Chào các bạn! Vì nhiều lý do từ nay Truyen2U chính thức đổi tên là Truyen247.Pro. Mong các bạn tiếp tục ủng hộ truy cập tên miền mới này nhé! Mãi yêu... ♥

09. Kode


Semester awal, 2007

"Kenal Pete di mana?" tanya Bae. Kami baru saja bersiap pulang dari kampus.

Aku menatap Bae bingung. "Pete?"

"Itu, si Peter, atau yang biasa dipanggil 'Pete'. Anak Ekonomi, semester tiga, yang ganteng, yang pemes," ulangnya.

Lagi-lagi aku menatapnya bingung, "Dan ... masalahnya adalah?"

"Dia ngedeketin kamu, kan?
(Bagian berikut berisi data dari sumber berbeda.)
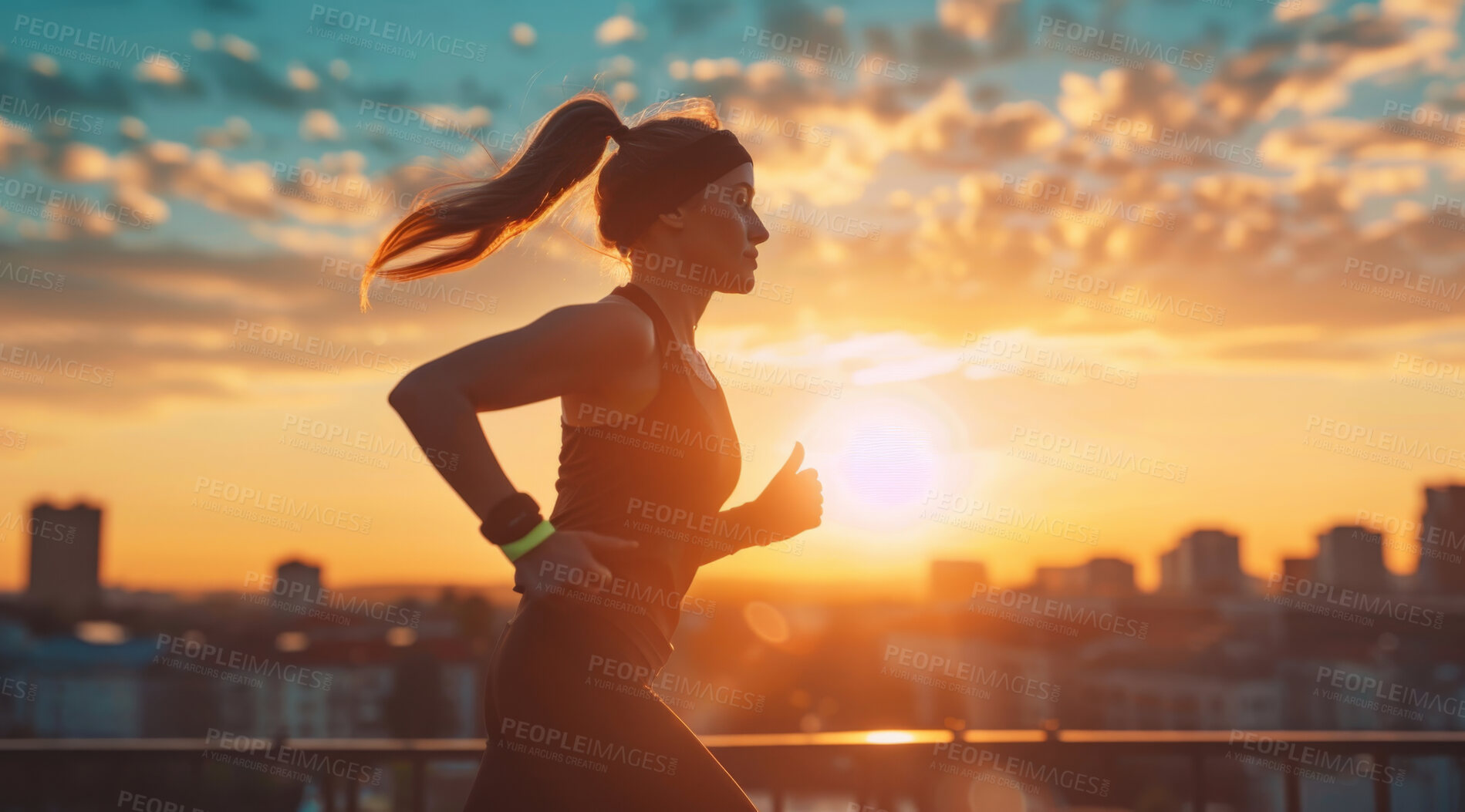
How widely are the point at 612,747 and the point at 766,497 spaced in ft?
1.74

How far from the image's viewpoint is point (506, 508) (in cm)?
137

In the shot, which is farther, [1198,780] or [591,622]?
[1198,780]

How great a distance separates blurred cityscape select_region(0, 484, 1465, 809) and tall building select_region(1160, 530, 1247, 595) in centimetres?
17

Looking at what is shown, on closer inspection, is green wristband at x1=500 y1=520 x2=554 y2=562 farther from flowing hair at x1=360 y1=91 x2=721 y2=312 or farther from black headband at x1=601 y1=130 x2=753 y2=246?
black headband at x1=601 y1=130 x2=753 y2=246

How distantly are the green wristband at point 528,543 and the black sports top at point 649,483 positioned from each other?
19cm

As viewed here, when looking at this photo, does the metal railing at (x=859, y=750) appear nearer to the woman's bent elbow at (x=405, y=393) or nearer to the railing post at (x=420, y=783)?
the railing post at (x=420, y=783)

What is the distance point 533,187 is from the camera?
171 centimetres

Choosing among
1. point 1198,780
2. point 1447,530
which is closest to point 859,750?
point 1198,780

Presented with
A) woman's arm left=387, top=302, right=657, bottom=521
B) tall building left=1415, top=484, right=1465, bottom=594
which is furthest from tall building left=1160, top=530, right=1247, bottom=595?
woman's arm left=387, top=302, right=657, bottom=521

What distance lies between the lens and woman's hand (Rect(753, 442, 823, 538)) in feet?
5.99

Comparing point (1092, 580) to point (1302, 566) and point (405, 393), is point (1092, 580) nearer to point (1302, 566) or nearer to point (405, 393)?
point (1302, 566)

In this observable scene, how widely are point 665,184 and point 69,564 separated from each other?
75.2m

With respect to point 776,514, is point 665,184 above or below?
above

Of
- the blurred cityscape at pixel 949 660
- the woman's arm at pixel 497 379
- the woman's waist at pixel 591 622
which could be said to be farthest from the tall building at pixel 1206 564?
the woman's arm at pixel 497 379
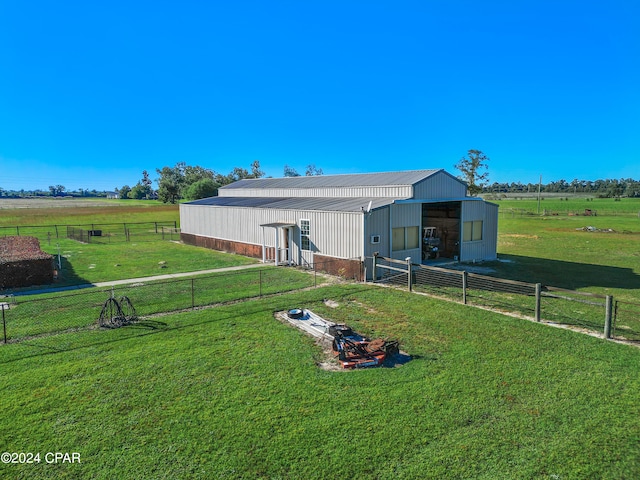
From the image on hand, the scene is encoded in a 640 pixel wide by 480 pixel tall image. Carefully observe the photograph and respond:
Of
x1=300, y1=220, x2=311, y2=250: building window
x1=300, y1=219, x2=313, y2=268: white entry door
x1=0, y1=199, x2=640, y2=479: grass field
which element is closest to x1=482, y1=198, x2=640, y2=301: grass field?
x1=0, y1=199, x2=640, y2=479: grass field

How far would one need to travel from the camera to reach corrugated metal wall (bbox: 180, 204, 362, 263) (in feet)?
58.9

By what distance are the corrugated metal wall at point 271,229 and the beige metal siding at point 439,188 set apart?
409cm

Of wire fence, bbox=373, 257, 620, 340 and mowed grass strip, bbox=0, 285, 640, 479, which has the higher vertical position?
wire fence, bbox=373, 257, 620, 340

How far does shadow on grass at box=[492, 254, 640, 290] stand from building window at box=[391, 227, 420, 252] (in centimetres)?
379

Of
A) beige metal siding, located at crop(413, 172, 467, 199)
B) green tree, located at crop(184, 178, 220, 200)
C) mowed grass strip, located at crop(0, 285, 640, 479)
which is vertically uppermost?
green tree, located at crop(184, 178, 220, 200)

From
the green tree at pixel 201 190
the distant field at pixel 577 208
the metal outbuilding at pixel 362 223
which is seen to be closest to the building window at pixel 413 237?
the metal outbuilding at pixel 362 223

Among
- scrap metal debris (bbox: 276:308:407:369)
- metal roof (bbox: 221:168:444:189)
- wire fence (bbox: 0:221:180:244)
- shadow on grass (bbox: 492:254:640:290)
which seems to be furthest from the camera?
wire fence (bbox: 0:221:180:244)

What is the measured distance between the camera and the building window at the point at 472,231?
21609mm

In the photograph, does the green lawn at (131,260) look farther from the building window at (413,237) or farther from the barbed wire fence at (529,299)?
the barbed wire fence at (529,299)

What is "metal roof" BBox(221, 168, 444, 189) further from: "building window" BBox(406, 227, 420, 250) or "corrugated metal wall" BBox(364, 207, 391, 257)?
"corrugated metal wall" BBox(364, 207, 391, 257)

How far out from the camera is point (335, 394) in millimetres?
7531

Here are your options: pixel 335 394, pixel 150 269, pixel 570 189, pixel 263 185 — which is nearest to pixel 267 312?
pixel 335 394

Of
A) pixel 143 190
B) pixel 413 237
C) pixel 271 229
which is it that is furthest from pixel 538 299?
pixel 143 190

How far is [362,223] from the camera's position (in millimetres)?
17156
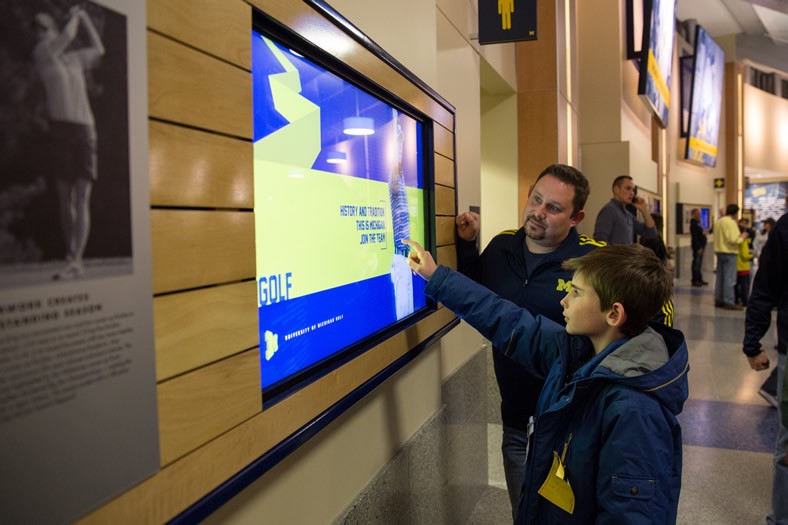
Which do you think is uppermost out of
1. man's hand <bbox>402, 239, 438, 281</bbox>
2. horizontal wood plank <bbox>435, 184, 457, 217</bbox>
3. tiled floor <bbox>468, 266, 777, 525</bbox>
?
horizontal wood plank <bbox>435, 184, 457, 217</bbox>

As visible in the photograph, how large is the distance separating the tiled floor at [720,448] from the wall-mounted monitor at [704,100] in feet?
28.6

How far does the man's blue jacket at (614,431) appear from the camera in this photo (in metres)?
1.34

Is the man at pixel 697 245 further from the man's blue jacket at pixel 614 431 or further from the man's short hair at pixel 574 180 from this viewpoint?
the man's blue jacket at pixel 614 431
Ngajakin kamu keluar? Ngajakin kamu nge-date?" Pertanyaan yang bertubi-tubi.

Aku merapikan rambutku yang dikuncir kuda, lalu menjawab santai, "Ya gitu, deh."

"Gitu deh, gimana?" Bae tak berhenti bertanya.

"Beberapa hari ini tiba-tiba aja dia rajin nyamperin aku, ngajakin ngobrol, rajin ngirimin pesan singkat, dan ... gitu. Kapan-kapan mau ngajakin keluar."

Tatapan Bae nampak protes.

"Kenapa, sih? Lagian tahu darimana kalo kami deket? Aku 'kan belum pernah cerita ke kamu?"

"Jangan deket-deket sama dia, ya?" pintanya. Dan aku makin bingung.

"Dia bukan cowok baik-baik." Ia melanjutkan.

"Kamu kenal?"

"Enggak."

"Terus tahu darimana?"

"Ya tahu lah." Bae menjawab sewot.

Aku menarik napas lalu berujar, "Dia baik, kok. Obrolan kami nyambung. Sejauh ini dia ramah, dia baik, dan dia sopan sekali."

"Track record-nya buruk. Jangan buru-buru kepincut."

"Kok kamu gitu, sih? Berprasangka buruk sama orang itu jahat, lho."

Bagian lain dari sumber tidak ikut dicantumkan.